A team could take Santa as a potential low-leverage relief option to start.
Yordanny Monegro, RHP, Red Sox
Every year at the 40-man deadline, there’s a talented pitcher who goes unprotected due to injury. This season, that pitcher might just be Monegro. Teams are able to stash players on the long-term injured list for an entire season, delaying their need to keep a player selected in the Rule 5 on the active roster. That’s key for Monegro, as he had Tommy John surgery in late August 2025 and will miss all of 2026.

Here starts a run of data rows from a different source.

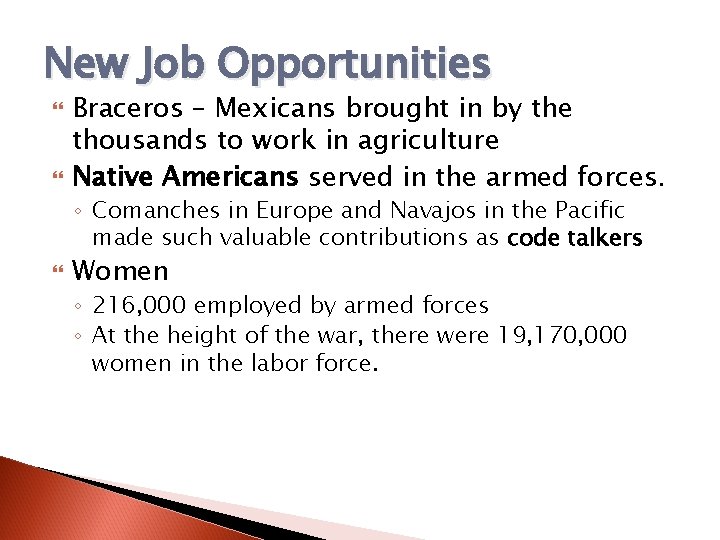 New Job Opportunities

Braceros – Mexicans brought in by the thousands to work in agriculture

Native Americans served in the armed forces.

◦ Comanches in Europe and Navajos in the Pacific made such valuable contributions as code talkers

Women

◦ 216,000 employed by armed forces

◦ At the height of the war, there were 19,170,000 women in the labor force.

Prior to his injury, Monegro had been superb over eight starts with Double-A Portland, pitching to a 2.34 FIP and 2.67 ERA with a 57% groundball rate, 35.8% strikeout rate and 5.8% walk rate. Had it not been for the injury, there’s a case to be made that Monegro might have pitched himself to the majors by the end of 2025. His combination of swing-and-miss stuff, command and the ability to generate a high rate of groundball outs makes him a virtual lock on performance alone.
Factoring in his injury timeline, it would be surprising to not see Monegro picked. He has plus stuff with a plus slider and curveball that he mixes with a sinker, a four-seam fastball and a changeup.

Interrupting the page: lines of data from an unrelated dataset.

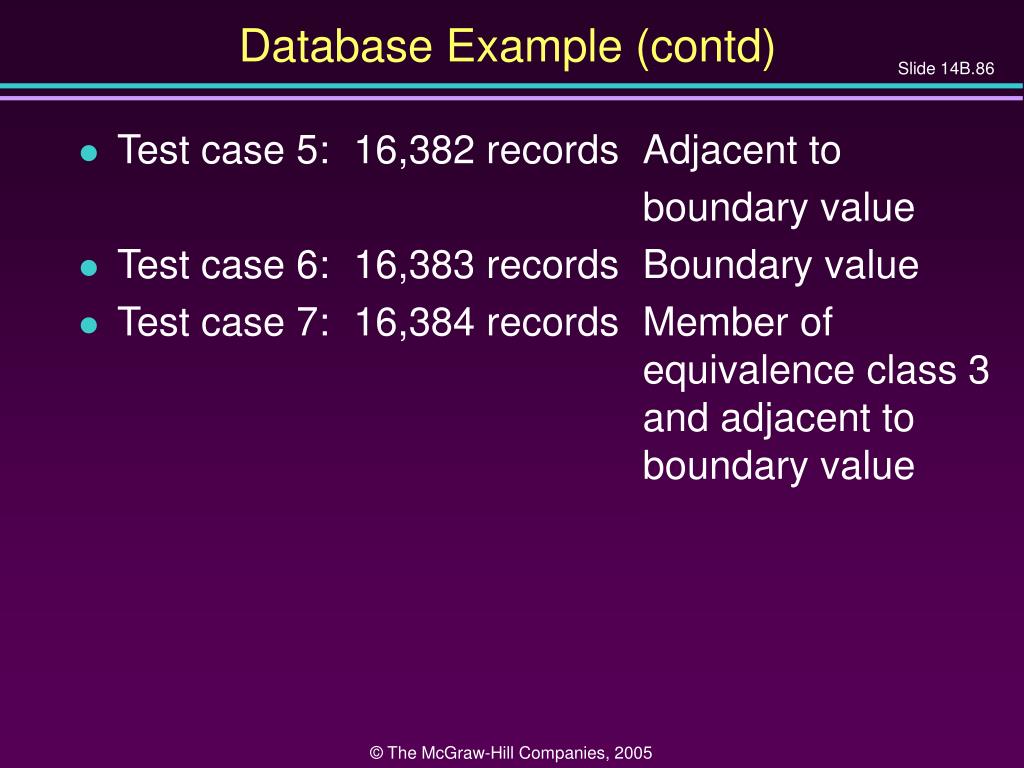 Database Example (contd)

Slide 14B.86

- Test case 5: 16,382 records Adjacent to boundary value
- Test case 6: 16,383 records Boundary value
- Test case 7: 16,384 records Member of equivalence class 3 and adjacent to boundary value

© The McGraw-Hill Companies, 2005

Jared Southard, RHP, Angels
One of the more intriguing Rule 5 names is Southard, who has a high likelihood of being selected. Taken in the 12th round in 2022 out of Texas, Southard reached Triple-A in 2025 making 27 relief appearances with Salt Lake.
A relief-only prospect, Southard has a good mix of upper-minors production and stuff. He pitched to a 4.23 ERA in the Pacific Coast League, striking out 25.8% of batters faced against a 8.6% walk rate. He posted those strikeout-to-walk rates while running a 56.4% groundball rate. He mixes a mid-90s sinker with true sink alongside two breaking balls with spin rates in the 2800-2900 rpm range on average. It’s a powerful arsenal with intriguing traits across his pitch mix.
Southard’s blend of out-generating skills paired with above-average stuff makes him an intriguing potential Rule 5 pick.
Tyler Vogel, RHP, Giants
Over 50 relief appearances in 2025, Vogel pitched to a 2.88 ERA and 3.56 FIP with a 25.4% strikeout rate against a 10.2% walk rate. He shows the ability to not only miss bats but also drive a heavy rate of ground balls (45.3% in 2025).
A former 12th-round pick out of Jacksonville back in 2022, Vogel opened the season with High-A Eugene before jumping to Triple-A Sacramento briefly and then to Double-A Richmond in a whirlwind season.
Vogel has limited upper-minors experience (18 total innings), but he does have multiple interesting characteristics. He generates on average of 6-feet-7 inches of extension from his six-foot frame, creating unique plane on his fastball. He mixes a splitter, slider and curveball with the splitter being his primary swing-and-miss offering and boasting a whiff rate above 40% in 2025.
Peyton Pallette, RHP, White Sox
Once upon a time, Pallette was considered a potential top 10 draft pick entering his junior season at Arkansas. Instead, he had Tommy John surgery in 2022 and missed all of his draft-eligible season, leading the White Sox to draft him in the second round and sign him for $1.5 million.
In 2024, the White Sox moved Pallette to the bullpen, where he’s found success over the last two seasons. The righthander reached Triple-A in 2025, making 36 appearances with Charlotte and pitching to a 4.36 ERA with 54 strikeouts across 43.1 innings.
Pallette might be an easy plug-and-play option for a team looking for upside arms in the bullpen. He mixes a mid-90s four-seam fastball that misses bats with a high-spin, two-plane curveball, a mid-80s slurvy slider and a mid-80s changeup with good vertical separation off his fastball.